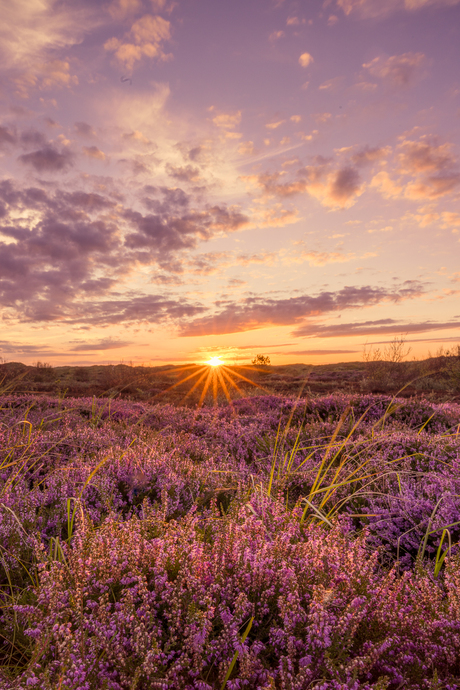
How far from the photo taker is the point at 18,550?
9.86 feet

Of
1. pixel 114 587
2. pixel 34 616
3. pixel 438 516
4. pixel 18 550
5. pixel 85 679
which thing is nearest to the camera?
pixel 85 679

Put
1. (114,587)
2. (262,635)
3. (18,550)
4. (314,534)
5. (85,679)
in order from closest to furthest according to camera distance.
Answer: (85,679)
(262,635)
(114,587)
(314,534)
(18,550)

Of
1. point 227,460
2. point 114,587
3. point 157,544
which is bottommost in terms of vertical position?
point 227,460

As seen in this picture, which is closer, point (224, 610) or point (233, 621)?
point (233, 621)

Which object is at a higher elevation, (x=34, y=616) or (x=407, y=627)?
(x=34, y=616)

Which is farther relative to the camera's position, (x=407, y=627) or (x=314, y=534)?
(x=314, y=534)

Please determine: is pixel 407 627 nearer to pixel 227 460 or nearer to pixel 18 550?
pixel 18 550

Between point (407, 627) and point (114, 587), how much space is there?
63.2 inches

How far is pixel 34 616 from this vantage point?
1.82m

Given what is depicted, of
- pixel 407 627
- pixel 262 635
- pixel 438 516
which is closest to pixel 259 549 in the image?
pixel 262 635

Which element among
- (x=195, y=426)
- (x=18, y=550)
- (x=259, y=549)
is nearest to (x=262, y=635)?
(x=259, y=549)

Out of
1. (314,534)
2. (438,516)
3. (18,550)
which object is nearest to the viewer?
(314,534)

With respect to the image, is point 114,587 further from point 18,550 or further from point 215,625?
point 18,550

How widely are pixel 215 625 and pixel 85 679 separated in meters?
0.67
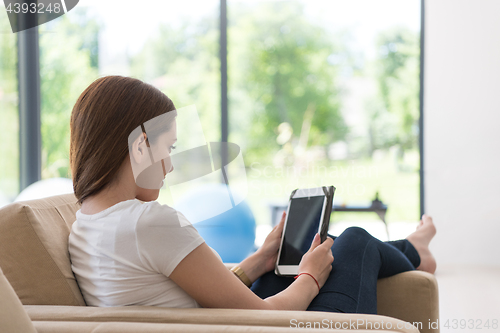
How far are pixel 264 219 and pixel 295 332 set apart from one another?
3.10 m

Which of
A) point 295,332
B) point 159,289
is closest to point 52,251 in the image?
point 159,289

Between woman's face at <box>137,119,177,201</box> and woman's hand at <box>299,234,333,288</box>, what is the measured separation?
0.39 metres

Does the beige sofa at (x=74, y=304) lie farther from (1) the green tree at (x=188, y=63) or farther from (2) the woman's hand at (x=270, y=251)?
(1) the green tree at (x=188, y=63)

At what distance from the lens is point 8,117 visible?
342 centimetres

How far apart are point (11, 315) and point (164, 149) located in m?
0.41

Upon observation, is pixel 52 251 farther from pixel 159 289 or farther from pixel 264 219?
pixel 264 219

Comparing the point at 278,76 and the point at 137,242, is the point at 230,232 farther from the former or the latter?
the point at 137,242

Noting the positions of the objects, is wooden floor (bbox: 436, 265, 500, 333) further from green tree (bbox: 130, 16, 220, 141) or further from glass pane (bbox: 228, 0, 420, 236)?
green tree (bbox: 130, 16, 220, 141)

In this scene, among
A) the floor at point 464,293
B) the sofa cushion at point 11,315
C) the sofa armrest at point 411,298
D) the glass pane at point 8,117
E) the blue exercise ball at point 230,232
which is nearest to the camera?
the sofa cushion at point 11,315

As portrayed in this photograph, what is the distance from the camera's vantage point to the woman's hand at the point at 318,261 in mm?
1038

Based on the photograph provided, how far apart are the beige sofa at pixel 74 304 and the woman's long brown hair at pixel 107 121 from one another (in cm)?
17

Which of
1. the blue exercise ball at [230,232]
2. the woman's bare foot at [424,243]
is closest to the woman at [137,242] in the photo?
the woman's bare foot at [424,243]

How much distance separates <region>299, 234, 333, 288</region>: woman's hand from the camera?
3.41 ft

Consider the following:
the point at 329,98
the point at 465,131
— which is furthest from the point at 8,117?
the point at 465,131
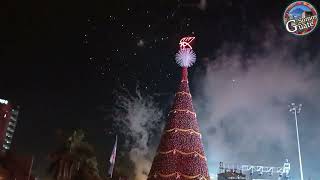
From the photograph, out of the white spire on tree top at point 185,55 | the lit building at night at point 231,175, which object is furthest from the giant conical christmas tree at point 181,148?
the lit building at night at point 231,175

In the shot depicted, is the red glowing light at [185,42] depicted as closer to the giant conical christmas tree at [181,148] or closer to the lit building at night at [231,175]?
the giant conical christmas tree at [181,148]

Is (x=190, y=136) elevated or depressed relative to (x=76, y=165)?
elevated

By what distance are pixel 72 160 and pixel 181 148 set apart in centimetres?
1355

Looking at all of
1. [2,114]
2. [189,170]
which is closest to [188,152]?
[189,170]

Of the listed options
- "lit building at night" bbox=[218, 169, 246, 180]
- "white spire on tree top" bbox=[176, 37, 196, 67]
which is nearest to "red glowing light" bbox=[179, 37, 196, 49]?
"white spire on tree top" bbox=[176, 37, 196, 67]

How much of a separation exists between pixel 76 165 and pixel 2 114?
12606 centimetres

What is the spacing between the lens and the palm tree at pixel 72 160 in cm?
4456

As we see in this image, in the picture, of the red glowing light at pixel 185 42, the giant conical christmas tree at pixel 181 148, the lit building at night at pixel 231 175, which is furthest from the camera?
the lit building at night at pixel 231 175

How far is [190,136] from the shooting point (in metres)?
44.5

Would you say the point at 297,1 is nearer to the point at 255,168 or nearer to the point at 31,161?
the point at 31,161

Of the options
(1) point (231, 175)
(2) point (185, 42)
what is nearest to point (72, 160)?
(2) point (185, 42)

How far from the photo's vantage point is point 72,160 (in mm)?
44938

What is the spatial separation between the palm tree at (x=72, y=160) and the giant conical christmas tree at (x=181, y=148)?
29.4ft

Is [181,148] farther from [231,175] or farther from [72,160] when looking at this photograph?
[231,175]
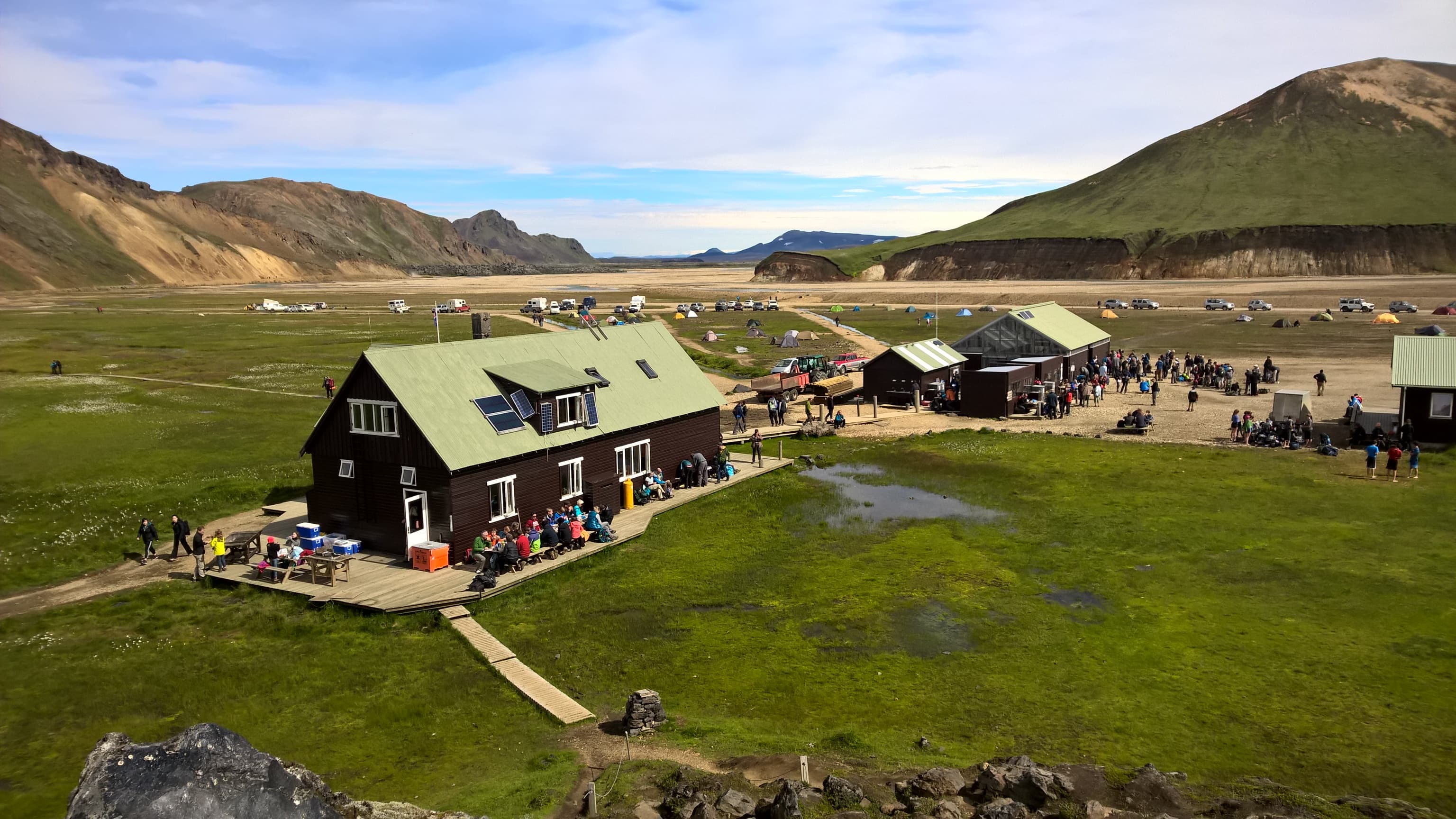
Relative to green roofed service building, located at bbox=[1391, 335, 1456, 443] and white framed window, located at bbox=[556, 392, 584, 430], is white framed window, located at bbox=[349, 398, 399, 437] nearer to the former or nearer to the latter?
========
= Your instructions =
Could you give all the entries above again with "vantage point" changed to "viewpoint" and nothing else altered, leaving out the pictures?

= Full answer =
How far from the photo taker is the point at 18,550?
9.86 feet

Of
1. pixel 114 587
2. pixel 34 616
3. pixel 438 516
4. pixel 18 550
5. pixel 85 679
which thing is nearest to the camera?
pixel 85 679

Put
1. (114,587)
2. (262,635)
3. (18,550)
4. (314,534)
5. (85,679)
in order from closest to furthest according to camera distance.
Answer: (85,679)
(262,635)
(114,587)
(314,534)
(18,550)

Of
1. point 227,460
2. point 114,587
3. point 157,544
which is bottommost in terms of vertical position?
point 227,460

As seen in this picture, which is closer, point (224, 610) or point (233, 621)?
point (233, 621)

Which object is at a higher elevation, (x=34, y=616) or (x=407, y=627)?
(x=34, y=616)

Which is farther relative to the camera's position, (x=407, y=627) or (x=314, y=534)?
(x=314, y=534)

Please determine: is pixel 407 627 nearer to pixel 227 460 or nearer to pixel 18 550?
pixel 18 550

Between point (407, 627) and point (114, 587), how much space is there?
63.2 inches

How far is pixel 34 616 from this viewpoint?
1.82m

Given what is depicted, of
- pixel 407 627
- pixel 262 635
- pixel 438 516
which is closest to pixel 259 549 in the image?
pixel 262 635

Which element among
- (x=195, y=426)
- (x=18, y=550)
- (x=259, y=549)
is nearest to (x=262, y=635)?
(x=259, y=549)

Out of
1. (314,534)
2. (438,516)
3. (18,550)
which object is nearest to the viewer?
(314,534)

With respect to the image, is point 114,587 further from point 18,550 or further from point 215,625?
point 18,550

How widely are pixel 215 625 and pixel 85 679 separated in meters?
0.67
How far are pixel 264 219 and pixel 295 332 set apart from one another?
3.10 m

Which of
A) point 295,332
B) point 159,289
is closest to point 52,251 in the image?
point 159,289

Between woman's face at <box>137,119,177,201</box> and woman's hand at <box>299,234,333,288</box>, what is the measured separation?
0.39 metres

Does the beige sofa at (x=74, y=304) lie farther from (1) the green tree at (x=188, y=63) or farther from (2) the woman's hand at (x=270, y=251)?
(1) the green tree at (x=188, y=63)

At what distance from the lens is point 8,117 visible?
342 centimetres

How far apart are point (11, 315) and point (164, 149) located in m?
0.41

Upon observation, is pixel 52 251 farther from pixel 159 289 or farther from pixel 264 219?
pixel 264 219

Comparing the point at 278,76 and the point at 137,242, is the point at 230,232 farther from the former or the latter?
the point at 137,242

Noting the positions of the objects, is wooden floor (bbox: 436, 265, 500, 333) further from green tree (bbox: 130, 16, 220, 141) or further from glass pane (bbox: 228, 0, 420, 236)?
green tree (bbox: 130, 16, 220, 141)

In this scene, among
A) the floor at point 464,293
B) the sofa cushion at point 11,315
C) the sofa armrest at point 411,298
D) the glass pane at point 8,117
E) the blue exercise ball at point 230,232
which is nearest to the camera?
the sofa cushion at point 11,315

As portrayed in this photograph, what is the distance from the camera's viewpoint to the woman's hand at the point at 318,261 in mm?
1038

Based on the photograph provided, how far apart are the beige sofa at pixel 74 304 and the woman's long brown hair at pixel 107 121 from one another (in cm)?
17

Which of
1. the blue exercise ball at [230,232]
2. the woman's bare foot at [424,243]
is closest to the woman at [137,242] in the photo?
the woman's bare foot at [424,243]

How much distance separates <region>299, 234, 333, 288</region>: woman's hand from the camera?
3.41 ft

Consider the following:
the point at 329,98
the point at 465,131
— which is furthest from the point at 8,117?
the point at 465,131
From the photograph, out of the white spire on tree top at point 185,55 | the lit building at night at point 231,175, which object is furthest from the giant conical christmas tree at point 181,148?
the lit building at night at point 231,175

In the shot depicted, is the red glowing light at [185,42] depicted as closer to the giant conical christmas tree at [181,148] or closer to the lit building at night at [231,175]?
the giant conical christmas tree at [181,148]

Is (x=190, y=136) elevated or depressed relative to (x=76, y=165)?
elevated

By what distance are pixel 72 160 and pixel 181 148 set apart in centimetres?
1355

Looking at all of
1. [2,114]
2. [189,170]
which is closest to [188,152]?
[189,170]

Of the listed options
- "lit building at night" bbox=[218, 169, 246, 180]
- "white spire on tree top" bbox=[176, 37, 196, 67]
which is nearest to "red glowing light" bbox=[179, 37, 196, 49]?
"white spire on tree top" bbox=[176, 37, 196, 67]

How much of a separation exists between pixel 76 165 and pixel 2 114?
12606 centimetres

What is the spacing between the lens and the palm tree at pixel 72 160 in cm?
4456

As we see in this image, in the picture, of the red glowing light at pixel 185 42, the giant conical christmas tree at pixel 181 148, the lit building at night at pixel 231 175, which is furthest from the camera?
the lit building at night at pixel 231 175

How far is [190,136] from the shooting point (in metres)?
44.5

Would you say the point at 297,1 is nearer to the point at 255,168 or nearer to the point at 31,161?
the point at 31,161

Of the options
(1) point (231, 175)
(2) point (185, 42)
what is nearest to point (72, 160)?
(2) point (185, 42)

How far from the photo's viewpoint is point 72,160 (in mm)?
44938

What is the spatial separation between the palm tree at (x=72, y=160) and the giant conical christmas tree at (x=181, y=148)?
29.4ft

Is [181,148] farther from [231,175] or farther from [72,160] when looking at this photograph?
[231,175]
Relative to green roofed service building, located at bbox=[1391, 335, 1456, 443] and white framed window, located at bbox=[556, 392, 584, 430], is white framed window, located at bbox=[349, 398, 399, 437] nearer to the former or nearer to the latter?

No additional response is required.